- _Collection entries_:
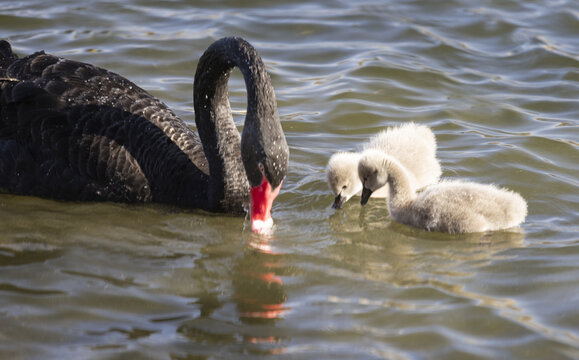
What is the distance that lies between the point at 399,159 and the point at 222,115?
53.1 inches

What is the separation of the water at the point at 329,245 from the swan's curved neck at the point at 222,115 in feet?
0.69

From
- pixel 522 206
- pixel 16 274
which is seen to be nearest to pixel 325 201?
pixel 522 206

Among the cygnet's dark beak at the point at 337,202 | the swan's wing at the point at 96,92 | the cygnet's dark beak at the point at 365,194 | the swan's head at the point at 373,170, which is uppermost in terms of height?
the swan's wing at the point at 96,92

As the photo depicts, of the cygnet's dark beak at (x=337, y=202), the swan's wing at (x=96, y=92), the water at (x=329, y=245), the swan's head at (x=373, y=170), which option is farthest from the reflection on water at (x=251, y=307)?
the swan's wing at (x=96, y=92)

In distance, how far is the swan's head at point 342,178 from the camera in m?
5.52

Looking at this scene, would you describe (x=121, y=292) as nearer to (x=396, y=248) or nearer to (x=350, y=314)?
(x=350, y=314)

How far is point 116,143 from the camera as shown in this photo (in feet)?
18.4

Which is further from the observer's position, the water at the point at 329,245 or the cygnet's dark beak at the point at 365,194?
the cygnet's dark beak at the point at 365,194

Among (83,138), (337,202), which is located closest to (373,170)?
(337,202)

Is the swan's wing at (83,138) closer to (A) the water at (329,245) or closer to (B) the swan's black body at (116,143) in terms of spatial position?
(B) the swan's black body at (116,143)

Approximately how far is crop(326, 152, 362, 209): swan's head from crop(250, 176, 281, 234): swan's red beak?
0.80m

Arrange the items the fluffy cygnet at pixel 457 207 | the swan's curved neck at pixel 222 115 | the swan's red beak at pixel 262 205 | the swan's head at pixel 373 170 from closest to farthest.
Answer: the swan's red beak at pixel 262 205 < the fluffy cygnet at pixel 457 207 < the swan's curved neck at pixel 222 115 < the swan's head at pixel 373 170

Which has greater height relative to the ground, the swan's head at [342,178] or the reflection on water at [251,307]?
the swan's head at [342,178]

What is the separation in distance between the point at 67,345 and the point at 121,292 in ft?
1.78
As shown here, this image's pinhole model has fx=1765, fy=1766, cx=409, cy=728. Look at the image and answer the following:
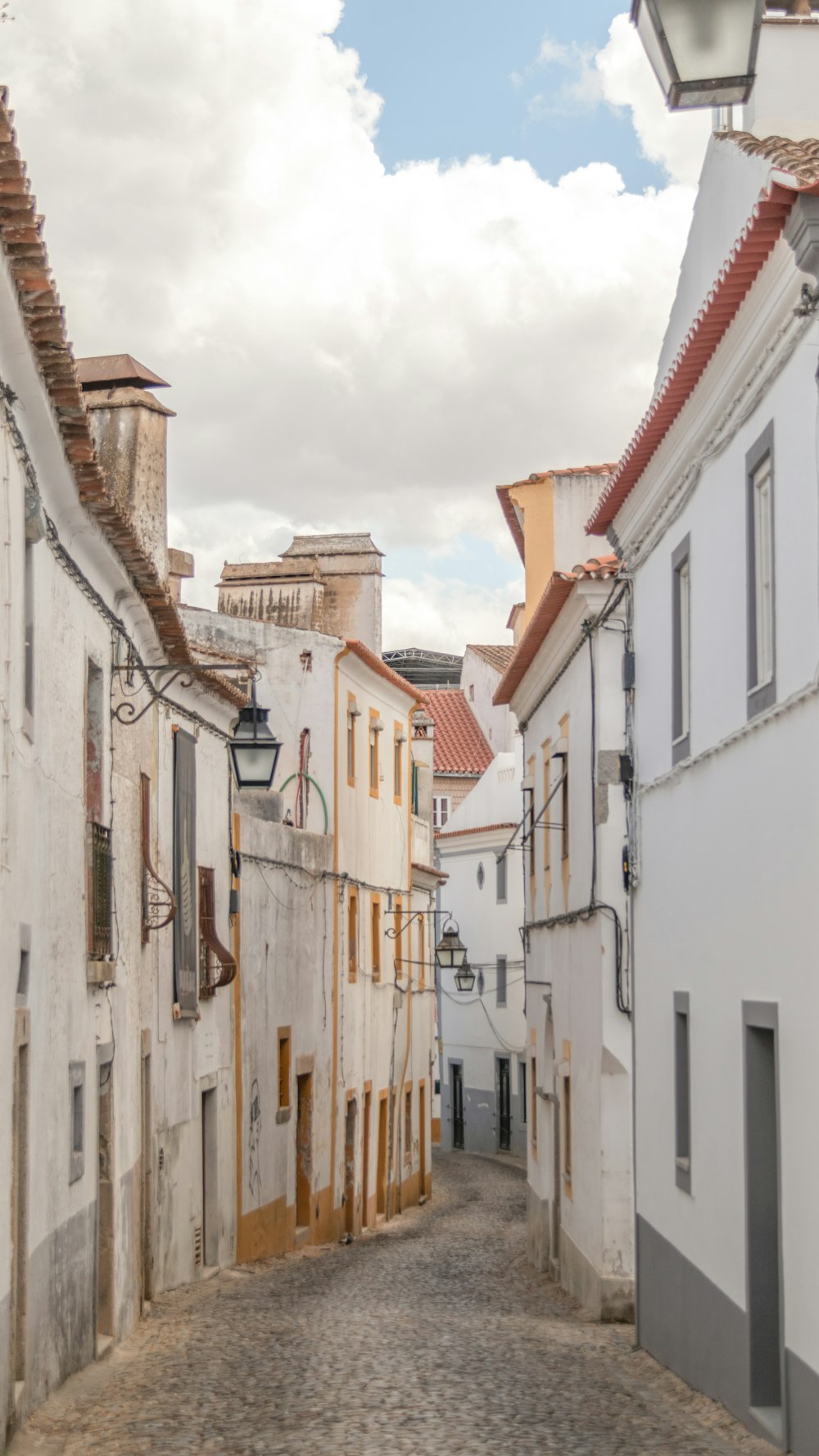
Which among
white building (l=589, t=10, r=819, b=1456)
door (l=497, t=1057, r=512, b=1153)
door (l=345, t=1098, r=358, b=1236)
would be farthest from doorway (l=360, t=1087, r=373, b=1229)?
white building (l=589, t=10, r=819, b=1456)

- _TASK TO COMPLETE_: Reproduce the entries word for word, from the beginning of the entries through the line containing "Answer: the swan's", with both ends included. Leave the pictures out of your answer.

- _ANSWER BELOW_:
What is the distance that lies between the point at 399,159 and the point at 222,115?
53.1 inches

What is the separation of the water at the point at 329,245 from the swan's curved neck at the point at 222,115 in feet?
0.69

From
- pixel 522 206
- pixel 16 274
which is seen to be nearest to pixel 325 201?
pixel 522 206

Among the cygnet's dark beak at the point at 337,202 | the swan's wing at the point at 96,92 | the cygnet's dark beak at the point at 365,194 | the swan's head at the point at 373,170, which is uppermost in terms of height?
the swan's wing at the point at 96,92

As the photo depicts, of the cygnet's dark beak at (x=337, y=202), the swan's wing at (x=96, y=92), the water at (x=329, y=245), the swan's head at (x=373, y=170), which option is farthest from the reflection on water at (x=251, y=307)?
the swan's wing at (x=96, y=92)

In distance, how far is the swan's head at point 342,178 from the camera in m?
5.52

Looking at this scene, would you describe (x=121, y=292) as nearer to (x=396, y=248) or nearer to (x=350, y=314)?
(x=350, y=314)

How far is point 116,143 from the camera as shown in this photo (in feet)?
18.4

Which is further from the observer's position, the water at the point at 329,245 or the cygnet's dark beak at the point at 365,194?
the cygnet's dark beak at the point at 365,194

Among (83,138), (337,202), which is located closest to (373,170)?
(337,202)

Is the swan's wing at (83,138) closer to (A) the water at (329,245) or closer to (B) the swan's black body at (116,143) in terms of spatial position?
(B) the swan's black body at (116,143)

Approximately how far is crop(326, 152, 362, 209): swan's head from crop(250, 176, 281, 234): swan's red beak?
0.80m

Arrange the items the fluffy cygnet at pixel 457 207 | the swan's curved neck at pixel 222 115 | the swan's red beak at pixel 262 205 | the swan's head at pixel 373 170 from closest to farthest.
Answer: the swan's red beak at pixel 262 205 < the fluffy cygnet at pixel 457 207 < the swan's curved neck at pixel 222 115 < the swan's head at pixel 373 170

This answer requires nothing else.